Küresel borçlar rekor seviyelerde
2008’den beri küresel borçlar yüzde 75’den fazla artış göstererek 142 trilyon dolardan 250 trilyon dolara yükseldi. Artan finansal kırılganlıkların yanı sıra rekor seviyelere yükselen borç seviyesi küresel büyüme için risk teşkil etmeye devam ediyor. Gelişmekte olan piyasaların küresel borçlardaki payı 2007’de yüzde 7 iken bu oran bol ve ucuz paradan dolayı geçen yılın sonunda yüzde 27’ye yükseldi. Kamuya ve özel sektöre ait söz konusu borçlar küresel finansal istikrarı tehdit ediyor.
ABD’de faiz artıyor, dolar evine dönüyor
Küresel gayrisafi yurt içi hasılanın (GSYİH) yaklaşık yarısı gelişmekte olan pazarlar tarafından geliyor. Nüfusları dünya genelinin yüzde 80’ine denk gelen gelişmekte olan ülkeler ekonomilerini büyütmek için finansa ihtiyaç duyuyor. Dünyanın en büyük ekonomisi olan ABD’de merkez bankası Fed faizleri yükseltirken, uluslararası yatırımcılar ABD'de piyasa faizlerinin yükseleceği beklentisiyle gelişmekte olan pazarlardan çekilip ABD'ye geri dönüyor ve buradaki faize bağlı yatırım araçlarına yöneliyor. Böylece, bu yatırımcıların çekildiği ülkelerin parasının değeri dolar karşısında değer kaybediyor. Bu değer kaybı da söz konusu ülkelerin şirket ve hükümetlerinin borç yükünü artırıyor.

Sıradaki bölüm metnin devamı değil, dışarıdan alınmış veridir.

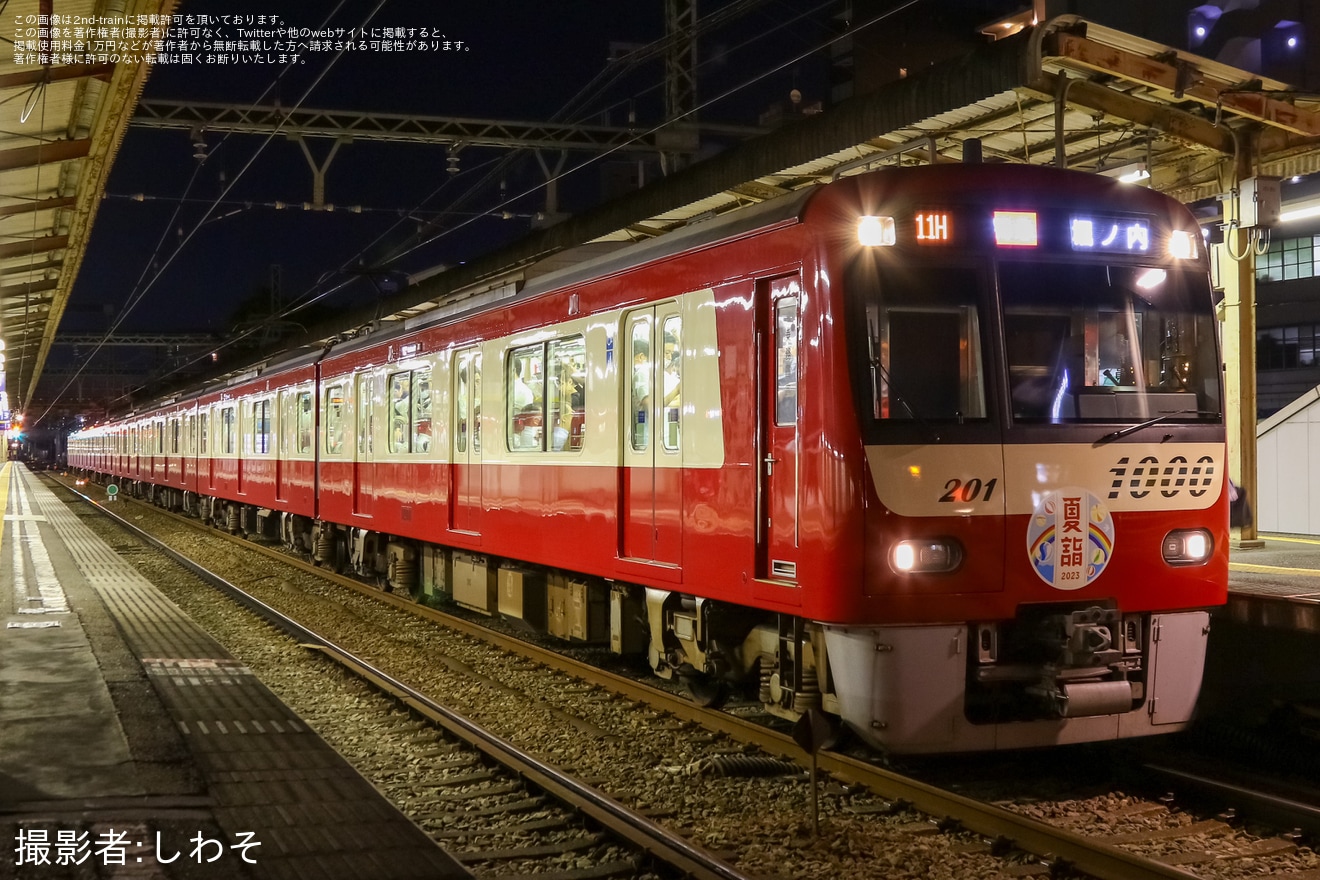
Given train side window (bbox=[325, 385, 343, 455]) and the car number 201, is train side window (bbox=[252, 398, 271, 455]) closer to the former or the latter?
train side window (bbox=[325, 385, 343, 455])

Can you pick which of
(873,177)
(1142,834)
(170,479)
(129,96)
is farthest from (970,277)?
(170,479)

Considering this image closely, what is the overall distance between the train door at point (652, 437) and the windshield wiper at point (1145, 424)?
8.01 feet

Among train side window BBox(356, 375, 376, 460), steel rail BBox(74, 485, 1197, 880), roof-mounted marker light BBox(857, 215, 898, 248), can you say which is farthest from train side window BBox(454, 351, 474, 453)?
roof-mounted marker light BBox(857, 215, 898, 248)

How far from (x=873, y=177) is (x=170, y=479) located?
100 ft

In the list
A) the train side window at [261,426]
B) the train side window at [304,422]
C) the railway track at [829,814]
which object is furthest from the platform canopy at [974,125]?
the train side window at [261,426]

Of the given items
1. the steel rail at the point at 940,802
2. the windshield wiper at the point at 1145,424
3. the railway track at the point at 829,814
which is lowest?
the railway track at the point at 829,814

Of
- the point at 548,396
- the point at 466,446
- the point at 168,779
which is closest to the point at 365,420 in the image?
the point at 466,446

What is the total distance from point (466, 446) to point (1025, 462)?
20.2 ft

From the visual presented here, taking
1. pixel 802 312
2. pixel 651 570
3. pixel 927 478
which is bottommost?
pixel 651 570

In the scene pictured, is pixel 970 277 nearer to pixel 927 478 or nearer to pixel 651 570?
pixel 927 478

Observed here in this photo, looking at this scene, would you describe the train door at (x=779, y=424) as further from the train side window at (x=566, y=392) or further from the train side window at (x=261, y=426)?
the train side window at (x=261, y=426)

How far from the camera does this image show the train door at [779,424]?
6.26 meters

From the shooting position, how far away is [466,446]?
11.1m

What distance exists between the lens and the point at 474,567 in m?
11.7
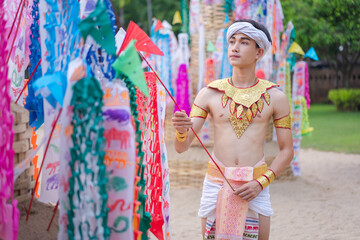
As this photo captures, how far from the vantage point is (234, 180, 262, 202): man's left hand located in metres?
2.32

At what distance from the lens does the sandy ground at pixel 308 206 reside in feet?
14.4

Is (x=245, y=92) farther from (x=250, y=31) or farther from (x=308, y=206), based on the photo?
(x=308, y=206)

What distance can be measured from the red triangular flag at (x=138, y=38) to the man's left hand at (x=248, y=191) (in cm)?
87

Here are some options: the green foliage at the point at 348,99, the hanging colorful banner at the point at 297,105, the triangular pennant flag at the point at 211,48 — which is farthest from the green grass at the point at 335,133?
the triangular pennant flag at the point at 211,48

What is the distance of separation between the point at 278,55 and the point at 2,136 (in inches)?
216

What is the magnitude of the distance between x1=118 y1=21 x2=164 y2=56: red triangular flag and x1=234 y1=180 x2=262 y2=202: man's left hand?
2.86 ft

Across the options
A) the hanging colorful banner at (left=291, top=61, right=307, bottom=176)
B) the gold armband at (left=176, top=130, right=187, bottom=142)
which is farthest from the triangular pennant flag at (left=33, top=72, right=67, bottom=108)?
the hanging colorful banner at (left=291, top=61, right=307, bottom=176)

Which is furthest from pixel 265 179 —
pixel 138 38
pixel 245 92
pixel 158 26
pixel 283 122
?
pixel 158 26

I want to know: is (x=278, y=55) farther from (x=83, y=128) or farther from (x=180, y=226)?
(x=83, y=128)

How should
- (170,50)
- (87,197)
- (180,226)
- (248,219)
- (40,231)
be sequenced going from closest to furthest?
(87,197), (40,231), (248,219), (180,226), (170,50)

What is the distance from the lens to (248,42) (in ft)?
8.06

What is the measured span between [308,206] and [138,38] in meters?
4.21

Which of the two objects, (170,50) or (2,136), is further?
(170,50)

ABD ekonomisinin yükselişi durabilir
ABD Başkanı Donald Trump, ek gümrük vergileri ile ticarette ihtilaflar oluşturmasına rağmen, ülke ekonomisinin büyümesine bir ivme kazandırmayı başardı. ABD’li şirketler rekor karlar açıklarken, borsada rekor üstüne rekor kırıldı. Söz konusu ekonomik toparlanma, ülkenin tarihinin en uzun ikinci refah dönemi olarak kayıtlara geçerken, uzmanlar ise yüksek borçlanmanın getirdiği risklere dikkat çekiyor.
2008’deki finansal krizin ardından faizler düşmüş, devlet, şirketler ve tüketiciler ucuz maliyetli kredilere yöneltirken, bu durum ülkede refah balonu oluşturmuştu. Uzmanlar bu refah balonunun patlama ihtimalinin küresel ekonomideki riskleri artıracağını işaret ediyor. IMF, ABD ekonomisindeki büyümenin bu yıl zirve yaptıktan sonra, gelecek yıldan itibaren yavaşlayacağını öngörüyor.
Ticaret savaşları
ABD Başkanı Donald Trump'ın taahhüt ettiği korumacı ticaret politikalarını hayata geçirmeye devam etmesi, bu yılın ve gelecek yılların riskleri arasında bulunuyor. Son aylarda ek gümrük vergileri gibi tartışmalı kararlara imza atan Trump'ın politikalarının küresel bir ticaret savaşını daha ileri götürmesinden ve bunun sonucunda dünya ekonomisinin resesyona girerek yüzde 20’lere yakın küçülmesinden endişe ediliyor.
İtalya’nın borcu
Euro Bölgesi'nin üçüncü büyük ekonomisi olan İtalya'nın kamu borcu 2,4 trilyon euro. Söz konusu rakam ülkenin gayri safi yurtiçi hasılasının yüzde 132'sine denk gelirken, AB'de Yunanistan'dan sonra en yüksek oran olmasıyla da dikkati çekiyor. İtalya’da populist hükümetin 3 yıllık bütçe planınında AB ile ters düşmesi, bu borçları tekrar gündeme getirmişti. İtalya’nın bu borçlardan nasıl kurtulacağı halen cevap beklerken AB yetkilileri Yunanistan’ın 2009’daki yaşadığı borç krizinin ardından aynı krizle karşılaşmamak için İtalya’ya uyarılarda bulunuyor. Çünkü İtalya, AB'nin Almanya ve Fransa'dan (İngiltere hariç) sonra en büyük ekonomisi. Birliğin gayri safi milli hasılasının yüzde 11'ini üretiyor. Yunanistan'ın tam 11 katı büyüklüğünde. Borçlarından dolayı Yunanistan'dan daha büyük zarar oluşturma potansiyeli var.
Ayrıca AB içinde faaliyet gösteren gölge bankalar da yeterli teminat tutmadıkları için birlik finansal sistemine tehdit oluşturmaya devam ediyor.